DUBAI: World leaders are preparing to head to the annual meeting of the World Economic Forum (WEF) in Davos, Switzerland, amid the riskiest global backdrop in years, according to a report from the event organizer itself.

As the WEF announced the names of some of the 3,000 participants set to attend the meeting and details of the four-day agenda, it also published a gloomy outlook on international politics, economics, the environment and technology. 

Rising geopolitical and geo-economic tensions are the most urgent risks in 2019, with 90 percent of experts surveyed expecting further economic confrontation between major powers, according to the WEF’s annual Global Risks Report.

“The world’s ability to foster collective action in the face of urgent major crises has reached crisis levels, with worsening international relations hindering action across a growing array of serious challenges. Meanwhile, a darkening economic outlook, in part caused by geopolitical tensions, looks set to further reduce the potential for international cooperation in 2019,” it added.

Although political and economic worries were top of the immediate agenda for the 1,000 experts polled by the WEF, the environment and climate change are also a cause for concern, as are “rapidly evolving” cyber and technological threats, the WEF said.

Børge Brende, the WEF president, said: “With global trade and economic growth at risk in 2019, there is a more urgent need than ever to renew the architecture of international cooperation. We simply do not have the gunpowder to deal with the kind of slowdown that current dynamics might lead us toward. What we need now is coordinated, concerted action to sustain growth and to tackle the grave threats facing our world today.”

The leaders who will begin to arrive in Switzerland in the next week include Shinzo Abe, prime minister of Japan; Jair Bolsonaro, president of Brazil; Angela Merkel, chancellor of Germany; and Wang Qishan, vice president of China.

With US President Donald Trump pulling out of the meeting to deal with the partial government shutdown, the American delegation is expected to be led by Steven Mnuchin, Treasury secretary, and Mike Pompeo, secretary of state.

The Middle East is well represented at the meeting, with at least nine heads of state or government from the region, including Palestine, Iraq, Egypt, Jordan and Lebanon.

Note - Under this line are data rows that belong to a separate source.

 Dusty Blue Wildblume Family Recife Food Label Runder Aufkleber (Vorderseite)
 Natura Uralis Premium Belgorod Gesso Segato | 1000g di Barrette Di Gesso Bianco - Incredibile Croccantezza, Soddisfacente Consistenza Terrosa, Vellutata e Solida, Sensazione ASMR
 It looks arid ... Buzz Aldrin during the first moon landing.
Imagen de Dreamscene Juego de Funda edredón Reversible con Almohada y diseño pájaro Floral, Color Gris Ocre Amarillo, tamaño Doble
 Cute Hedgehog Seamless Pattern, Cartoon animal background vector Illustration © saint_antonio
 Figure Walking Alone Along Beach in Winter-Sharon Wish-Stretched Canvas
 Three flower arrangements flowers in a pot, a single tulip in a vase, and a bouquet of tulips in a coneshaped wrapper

Saudi Arabia will be represented by a team of senior policymakers and business leaders.

The risk report will give them all food for thought in the Alpine resort.

Asking whether the world is “sleepwalking into a crisis,” the report responded: “Global risks are intensifying but the collective will to tackle them appears to be lacking. Instead, divisions are hardening. The world’s move into a new phase of strongly state-centered politics continued throughout 2018.

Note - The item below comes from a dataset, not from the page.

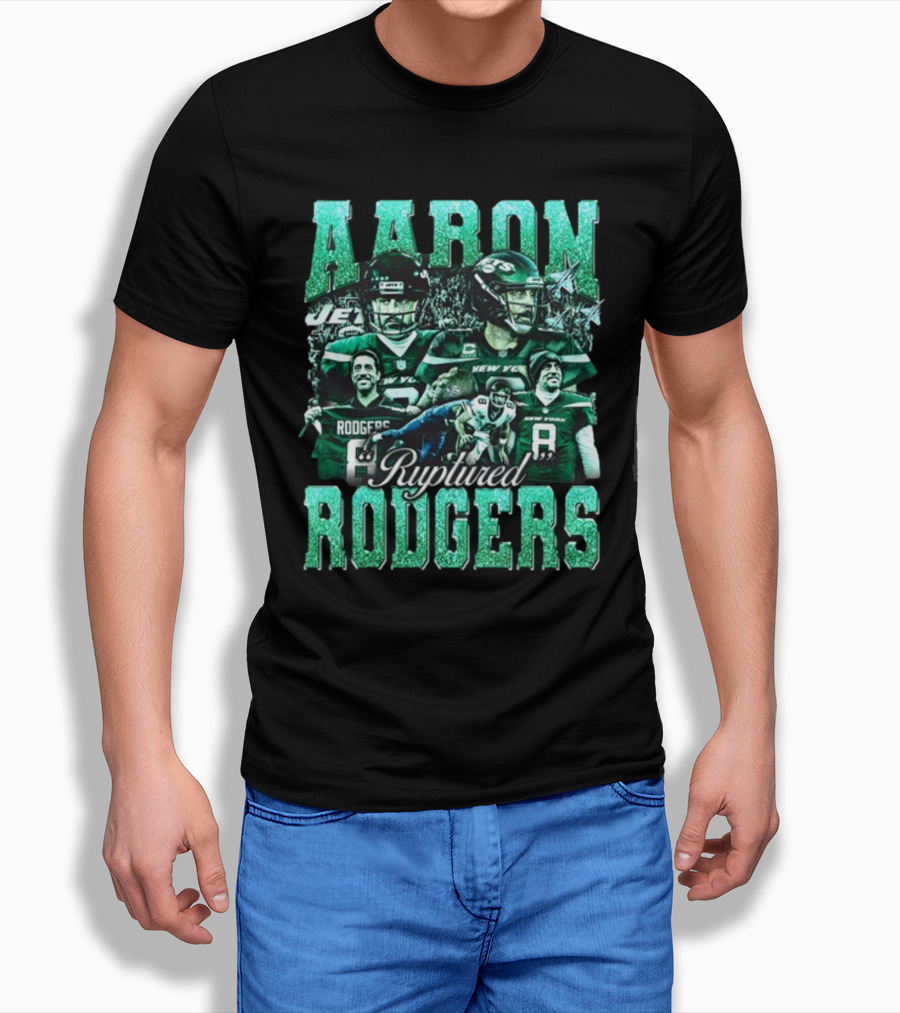 Aaron Rodgers Ruptured Rodgers New York Jets Quarterback Collage T-Shirt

“The idea of ‘taking back control’ — whether domestically from political rivals or externally from multilateral or supranational organizations — resonates across many countries and many issues.”

Macro-economic risks have moved into sharper focus, it said. 

“Financial market volatility increased and the headwinds facing the global economy intensified. The rate of global growth appears to have peaked,” the report said, pointing to a slowdown in growth forecasts for China as well as high levels of global debt — at 225 percent of global gross domestic product (GDP), significantly higher than before the financial crisis 10 years ago.

Raising the prospect of a “climate catastrophe,” the report said extreme weather, which many experts attribute to rapid climate change, was a risk of great concern. “The results of climate inaction are becoming increasingly clear,’ the WEF said.

Of the 3,000 participants at Davos, which runs from Jan. 22 to 25, around 78 percent are men, with an average age of 54. 

The oldest will be the 92-year-old British broadcaster David Attenborough, the youngest 16-year-old South African wildlife photographer Skye Meaker.